Malati di Parkinson Agevolazioni

Se completamente invalido, un malato di Parkinson può vantare di una serie di agevolazioni, dalle esenzioni al ricovero gratuito fino a quelle relative al lavoro. Per di più, un malato di Parkinson può disporre di una Carta dei Diritti ed avere addirittura la patente di guida. Dunque, come abbiamo appena detto, un malato di Parkinson può usufruire di determinate agevolazioni, come per esempio l’esenzione dal ticket sanitario. E ciò vuol dire che, nel caso in cui abbia ottenuto dall’Asl l’esenzione per patologia, potrà usufruire gratuitamente di:

  • terapia occupazionale;
  • training deambulatorio;
  • visita neurologica;
  • esercizi assistiti in acqua;
  • rieducazione motoria individuale o in gruppo;
  • RM del cervello e del tronco encefalico;
  • protesi nel caso necessario;
  • training per disturbi a livello cognitivo.

In uno stadio avanzato della malattia parkinsoniana, il malato può avere il diritto a una determinata percentuale di invalidità, che appunto comporta ulteriori agevolazioni. Non è tutto, perché un soggetto affetto da morbo di Parkinson può ottenere persino delle agevolazioni sul lavoro, tra queste vediamo modifiche sul proprio contratto di lavoro, che può passare a part time da full time.

In ogni caso, il lavoratore affetto da malattia di Parkinson, ha la possibilità di effettuare in qualsiasi momento, delle visite specialistiche ed esami per ulteriori patologie, sempre se però i giorni di assenza siano giustificati da certificato medico. Oltre ciò, un paziente affetto da morbo di Parkinson può continuare a guidare la macchina, avendo quindi la patente di guida, purché si tratti dello stato iniziale della malattia.

Per rinnovare la patente di guida nel caso di morbo di Parkinson, dunque, è necessario sottoporsi a una visita neurologica specifica e disporre di certificato rilasciato dal medico neurologo, in cui è attestato lo stadio della patologia.

Per quanto riguarda la Carta dei Diritti, invece, di una speciale carta che consente ai malati di Parkinson di poter beneficiare di determinati diritti, come quello di accesso. In questo caso specifico, il soggetto che soffre di morbo di Parkinson ha l’accesso a una diagnosi accurata, nel minor tempo possibile. Tra i tanti diritti che riserva la Carta, c’è anche quello al rispetto di standard di qualità, che riguarda l’assistenza sociale e socio-sanitaria.

Un altro diritto della Carta dei Diritti, è rappresentato dal diritto all’informazione. Quindi, i soggetti che soffrono di questa determinata patologia neurodegenerativa, hanno il diritto a ricevere qualsiasi informazione relativa alla malattia, al decorso, ai trattamenti e così via. Sono riconosciuti persino il diritto alla formazione e quello all’innovazione.

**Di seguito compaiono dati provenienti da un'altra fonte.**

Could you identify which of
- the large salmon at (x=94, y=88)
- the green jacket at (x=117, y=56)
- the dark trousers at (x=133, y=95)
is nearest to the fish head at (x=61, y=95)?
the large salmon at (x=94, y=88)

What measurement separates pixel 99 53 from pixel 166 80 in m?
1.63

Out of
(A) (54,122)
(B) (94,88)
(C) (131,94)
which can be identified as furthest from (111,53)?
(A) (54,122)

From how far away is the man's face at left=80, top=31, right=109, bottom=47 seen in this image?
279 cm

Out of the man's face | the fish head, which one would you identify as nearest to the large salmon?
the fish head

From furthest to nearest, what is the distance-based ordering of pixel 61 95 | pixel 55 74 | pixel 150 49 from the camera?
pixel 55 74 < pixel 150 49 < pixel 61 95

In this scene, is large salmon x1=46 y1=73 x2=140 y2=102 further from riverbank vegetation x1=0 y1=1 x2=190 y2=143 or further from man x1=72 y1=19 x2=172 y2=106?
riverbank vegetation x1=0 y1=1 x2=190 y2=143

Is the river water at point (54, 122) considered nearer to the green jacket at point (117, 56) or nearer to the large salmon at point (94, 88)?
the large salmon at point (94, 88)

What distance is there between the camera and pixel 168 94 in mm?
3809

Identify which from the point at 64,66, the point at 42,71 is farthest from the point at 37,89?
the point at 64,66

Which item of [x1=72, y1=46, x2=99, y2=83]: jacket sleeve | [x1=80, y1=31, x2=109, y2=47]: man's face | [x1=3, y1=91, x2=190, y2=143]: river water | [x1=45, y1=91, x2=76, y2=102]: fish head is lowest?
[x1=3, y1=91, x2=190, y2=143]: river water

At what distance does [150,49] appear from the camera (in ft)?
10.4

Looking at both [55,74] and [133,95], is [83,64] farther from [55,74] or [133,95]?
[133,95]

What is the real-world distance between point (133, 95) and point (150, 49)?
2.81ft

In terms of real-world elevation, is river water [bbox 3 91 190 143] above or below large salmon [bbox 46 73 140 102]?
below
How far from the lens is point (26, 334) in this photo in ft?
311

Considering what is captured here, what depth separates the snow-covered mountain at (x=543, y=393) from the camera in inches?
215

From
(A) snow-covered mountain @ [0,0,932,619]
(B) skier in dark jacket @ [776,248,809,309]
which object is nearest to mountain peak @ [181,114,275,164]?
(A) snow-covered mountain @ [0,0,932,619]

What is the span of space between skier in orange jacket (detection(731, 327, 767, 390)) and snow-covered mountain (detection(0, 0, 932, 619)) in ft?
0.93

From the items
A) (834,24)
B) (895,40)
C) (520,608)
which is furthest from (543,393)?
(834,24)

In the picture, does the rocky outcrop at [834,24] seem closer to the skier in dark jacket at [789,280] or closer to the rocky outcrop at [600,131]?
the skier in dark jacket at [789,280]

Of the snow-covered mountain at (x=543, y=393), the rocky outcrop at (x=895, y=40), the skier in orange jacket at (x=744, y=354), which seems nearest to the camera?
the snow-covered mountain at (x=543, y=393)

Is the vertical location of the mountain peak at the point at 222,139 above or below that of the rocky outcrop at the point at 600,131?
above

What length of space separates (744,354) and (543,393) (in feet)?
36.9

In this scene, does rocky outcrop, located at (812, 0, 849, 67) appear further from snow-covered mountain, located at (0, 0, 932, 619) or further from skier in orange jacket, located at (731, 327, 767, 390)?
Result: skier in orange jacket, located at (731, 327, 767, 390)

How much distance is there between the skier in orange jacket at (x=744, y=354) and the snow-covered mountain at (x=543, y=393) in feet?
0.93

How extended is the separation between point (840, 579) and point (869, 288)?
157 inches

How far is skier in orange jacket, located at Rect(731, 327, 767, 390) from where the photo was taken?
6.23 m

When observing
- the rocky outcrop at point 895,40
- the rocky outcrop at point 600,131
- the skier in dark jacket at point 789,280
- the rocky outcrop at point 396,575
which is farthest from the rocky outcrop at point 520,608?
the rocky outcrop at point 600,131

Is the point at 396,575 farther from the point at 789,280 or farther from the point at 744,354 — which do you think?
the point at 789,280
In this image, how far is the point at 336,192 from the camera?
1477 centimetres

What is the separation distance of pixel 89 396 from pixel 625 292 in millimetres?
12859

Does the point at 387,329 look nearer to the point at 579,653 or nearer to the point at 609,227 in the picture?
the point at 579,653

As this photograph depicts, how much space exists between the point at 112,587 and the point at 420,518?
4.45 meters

Quanto Può Vivere un Malato di Parkinson?

Grazie alla terapia farmacologica, le aspettative di vita di un soggetto affetto da morbo di Parkinson sono maggiori, e praticamente identiche a quelle di un soggetto non colpito dalla patologia. Tuttavia, tale affermazione si rivela veritiera nel caso dei soggetti uomini, in quanto nel caso delle donne, la sopravvivenza è ridotta.

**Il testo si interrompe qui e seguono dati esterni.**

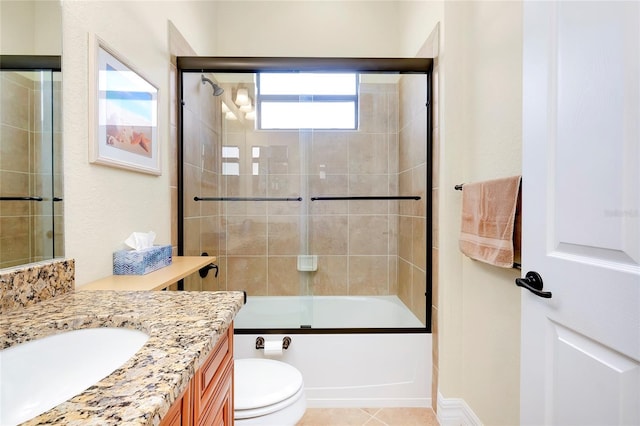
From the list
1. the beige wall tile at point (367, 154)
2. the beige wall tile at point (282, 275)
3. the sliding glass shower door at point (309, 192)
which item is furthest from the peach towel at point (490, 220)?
the beige wall tile at point (282, 275)

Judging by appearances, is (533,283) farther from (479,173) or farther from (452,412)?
(452,412)

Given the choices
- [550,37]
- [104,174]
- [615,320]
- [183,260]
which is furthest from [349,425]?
[550,37]

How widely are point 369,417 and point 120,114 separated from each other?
6.53 feet

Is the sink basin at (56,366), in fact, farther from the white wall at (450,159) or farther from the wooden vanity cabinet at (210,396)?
the white wall at (450,159)

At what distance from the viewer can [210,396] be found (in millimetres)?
703

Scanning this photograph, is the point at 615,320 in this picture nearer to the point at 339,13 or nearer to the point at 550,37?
the point at 550,37

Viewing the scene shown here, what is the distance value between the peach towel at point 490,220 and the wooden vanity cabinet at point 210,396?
104cm

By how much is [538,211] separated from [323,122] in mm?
1816

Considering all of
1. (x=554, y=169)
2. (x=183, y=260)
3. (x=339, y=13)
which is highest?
(x=339, y=13)

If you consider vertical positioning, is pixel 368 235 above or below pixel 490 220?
below

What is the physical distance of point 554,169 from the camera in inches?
32.3

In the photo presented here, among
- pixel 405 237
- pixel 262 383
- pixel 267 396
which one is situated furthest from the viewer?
pixel 405 237

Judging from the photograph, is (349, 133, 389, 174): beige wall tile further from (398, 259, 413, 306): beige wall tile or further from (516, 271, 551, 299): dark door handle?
(516, 271, 551, 299): dark door handle

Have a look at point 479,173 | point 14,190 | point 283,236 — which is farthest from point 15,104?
point 283,236
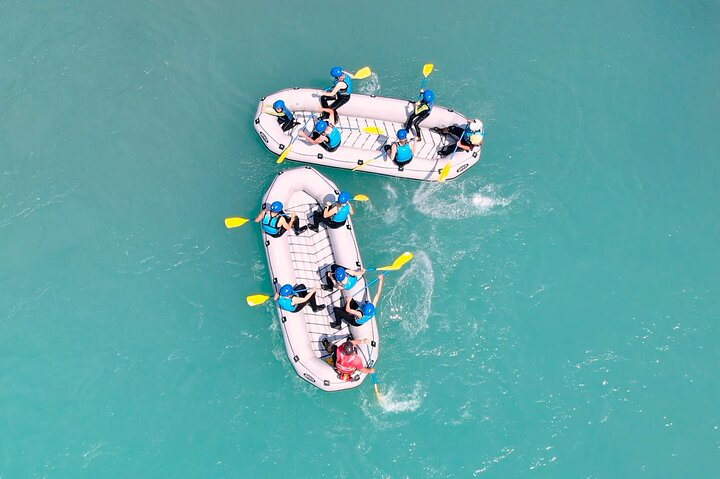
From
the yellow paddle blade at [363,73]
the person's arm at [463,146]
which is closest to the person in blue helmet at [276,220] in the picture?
the yellow paddle blade at [363,73]

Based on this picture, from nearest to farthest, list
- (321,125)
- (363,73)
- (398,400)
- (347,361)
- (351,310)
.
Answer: (347,361)
(351,310)
(398,400)
(321,125)
(363,73)

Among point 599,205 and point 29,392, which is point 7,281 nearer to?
point 29,392

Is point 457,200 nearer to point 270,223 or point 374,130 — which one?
point 374,130

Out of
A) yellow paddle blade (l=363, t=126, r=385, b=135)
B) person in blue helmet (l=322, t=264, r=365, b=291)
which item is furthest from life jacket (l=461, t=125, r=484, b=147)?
person in blue helmet (l=322, t=264, r=365, b=291)

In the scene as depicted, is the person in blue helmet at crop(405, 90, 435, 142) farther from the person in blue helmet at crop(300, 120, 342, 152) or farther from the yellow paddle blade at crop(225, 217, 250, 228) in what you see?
the yellow paddle blade at crop(225, 217, 250, 228)

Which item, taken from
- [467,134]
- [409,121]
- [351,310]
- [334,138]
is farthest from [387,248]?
[467,134]

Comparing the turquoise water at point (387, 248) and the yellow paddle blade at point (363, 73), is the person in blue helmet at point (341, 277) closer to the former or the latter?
the turquoise water at point (387, 248)
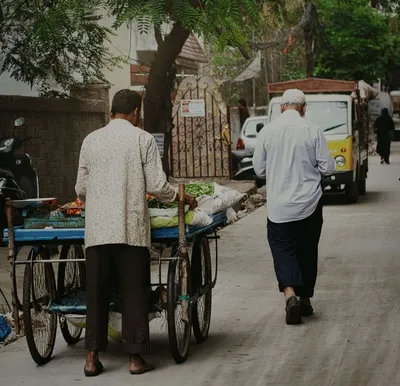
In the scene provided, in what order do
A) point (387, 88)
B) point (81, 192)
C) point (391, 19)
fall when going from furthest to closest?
1. point (387, 88)
2. point (391, 19)
3. point (81, 192)

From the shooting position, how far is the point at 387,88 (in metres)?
67.6

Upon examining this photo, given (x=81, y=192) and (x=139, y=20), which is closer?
(x=81, y=192)

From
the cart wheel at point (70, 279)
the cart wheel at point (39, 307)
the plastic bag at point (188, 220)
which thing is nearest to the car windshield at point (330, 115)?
the cart wheel at point (70, 279)

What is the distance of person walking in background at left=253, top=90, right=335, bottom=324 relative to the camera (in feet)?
31.2

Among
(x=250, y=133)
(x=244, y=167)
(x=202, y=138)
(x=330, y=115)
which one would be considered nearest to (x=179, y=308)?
(x=330, y=115)

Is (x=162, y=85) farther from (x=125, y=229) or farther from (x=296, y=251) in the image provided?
A: (x=125, y=229)

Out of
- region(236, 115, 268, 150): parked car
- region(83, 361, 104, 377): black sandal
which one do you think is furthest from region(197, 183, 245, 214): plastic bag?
region(236, 115, 268, 150): parked car

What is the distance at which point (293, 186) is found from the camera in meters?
9.51

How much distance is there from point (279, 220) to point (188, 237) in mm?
1706

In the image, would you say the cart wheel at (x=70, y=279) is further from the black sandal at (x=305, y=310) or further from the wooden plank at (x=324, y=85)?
the wooden plank at (x=324, y=85)

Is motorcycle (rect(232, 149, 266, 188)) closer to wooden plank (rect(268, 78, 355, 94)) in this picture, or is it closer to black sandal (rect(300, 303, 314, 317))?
wooden plank (rect(268, 78, 355, 94))

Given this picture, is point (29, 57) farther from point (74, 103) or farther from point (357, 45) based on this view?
point (357, 45)

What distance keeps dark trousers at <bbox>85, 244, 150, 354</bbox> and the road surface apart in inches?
9.7

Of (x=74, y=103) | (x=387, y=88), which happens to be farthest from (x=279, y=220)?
(x=387, y=88)
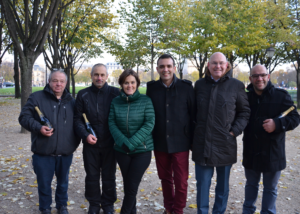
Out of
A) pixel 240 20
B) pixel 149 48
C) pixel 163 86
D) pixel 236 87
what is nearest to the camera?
pixel 236 87

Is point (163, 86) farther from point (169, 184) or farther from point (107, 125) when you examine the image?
point (169, 184)

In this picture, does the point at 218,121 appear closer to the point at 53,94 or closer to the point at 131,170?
the point at 131,170

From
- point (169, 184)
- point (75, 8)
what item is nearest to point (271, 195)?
point (169, 184)

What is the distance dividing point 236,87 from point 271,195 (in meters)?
1.46

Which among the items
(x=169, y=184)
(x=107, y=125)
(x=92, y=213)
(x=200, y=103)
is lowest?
(x=92, y=213)

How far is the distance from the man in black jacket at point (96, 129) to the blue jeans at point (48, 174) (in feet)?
1.11

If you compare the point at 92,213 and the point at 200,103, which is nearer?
the point at 200,103

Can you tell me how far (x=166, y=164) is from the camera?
3.65m

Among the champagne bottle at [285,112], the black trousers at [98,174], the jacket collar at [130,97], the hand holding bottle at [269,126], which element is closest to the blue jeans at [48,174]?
the black trousers at [98,174]

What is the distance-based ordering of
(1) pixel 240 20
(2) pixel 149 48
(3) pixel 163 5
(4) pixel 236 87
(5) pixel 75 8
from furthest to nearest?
(2) pixel 149 48, (3) pixel 163 5, (1) pixel 240 20, (5) pixel 75 8, (4) pixel 236 87

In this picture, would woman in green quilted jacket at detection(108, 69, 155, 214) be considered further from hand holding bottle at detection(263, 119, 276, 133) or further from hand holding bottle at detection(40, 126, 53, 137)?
hand holding bottle at detection(263, 119, 276, 133)

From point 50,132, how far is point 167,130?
1.50 m

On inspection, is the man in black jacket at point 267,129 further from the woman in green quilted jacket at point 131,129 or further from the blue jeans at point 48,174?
the blue jeans at point 48,174

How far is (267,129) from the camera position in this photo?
3205 millimetres
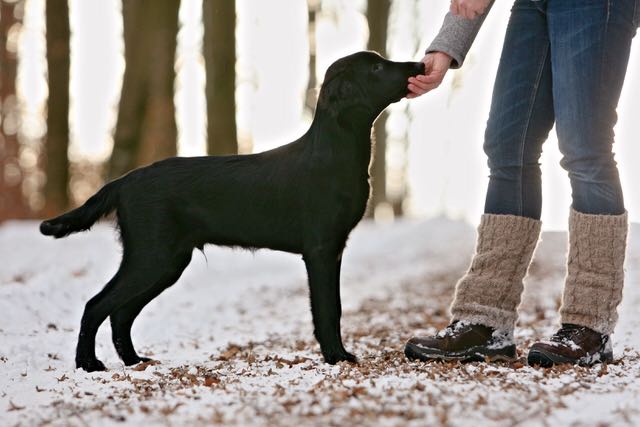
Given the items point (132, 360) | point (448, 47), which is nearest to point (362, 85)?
point (448, 47)

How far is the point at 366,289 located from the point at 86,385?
19.6 ft

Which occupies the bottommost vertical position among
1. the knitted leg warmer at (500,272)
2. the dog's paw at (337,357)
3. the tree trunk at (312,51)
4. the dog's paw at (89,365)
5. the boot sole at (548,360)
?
the dog's paw at (89,365)

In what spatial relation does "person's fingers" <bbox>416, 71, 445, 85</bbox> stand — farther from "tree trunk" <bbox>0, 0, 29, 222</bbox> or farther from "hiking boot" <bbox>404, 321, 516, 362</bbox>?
"tree trunk" <bbox>0, 0, 29, 222</bbox>

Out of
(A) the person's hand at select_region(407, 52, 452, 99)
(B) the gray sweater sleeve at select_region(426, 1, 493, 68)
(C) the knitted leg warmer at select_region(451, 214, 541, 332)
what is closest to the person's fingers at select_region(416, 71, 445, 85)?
(A) the person's hand at select_region(407, 52, 452, 99)

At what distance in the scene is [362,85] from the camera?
432 cm

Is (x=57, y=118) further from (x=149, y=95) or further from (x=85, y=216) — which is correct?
(x=85, y=216)

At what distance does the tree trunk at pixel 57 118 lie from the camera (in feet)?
44.2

Morbo di Parkinson Assistenza OSS

L’assistenza domiciliare completa del malato di Parkinson viene svolta dall’operatore socio sanitario, che durante il soccorso, che può essere sia diurno che notturno, ha delle specifiche mansioni da rispettare, quali:

  • attività igienico-sanitarie;
  • somministrazione per via orale, rettale, oftalmica o topica, di medicinali;
  • gestione giornaliera dei parametri vitali;
  • supporto alla vita sociale e attività all’esterno;
  • supporto durante i pasti;
  • cura dell’igiene del malato e dell’ambiente casalingo;
  • sorveglianza e terapia del soggetto affetto da parkinson nel caso di sondino o PEG;
  • sorveglianza e terapia dei soggetti portatori di apparecchi a livello ortopedico;
  • sorveglianza terapia del soggetto in ossigeno terapia;
  • sorveglianza del soggetto portatore di urostomia o colostomia.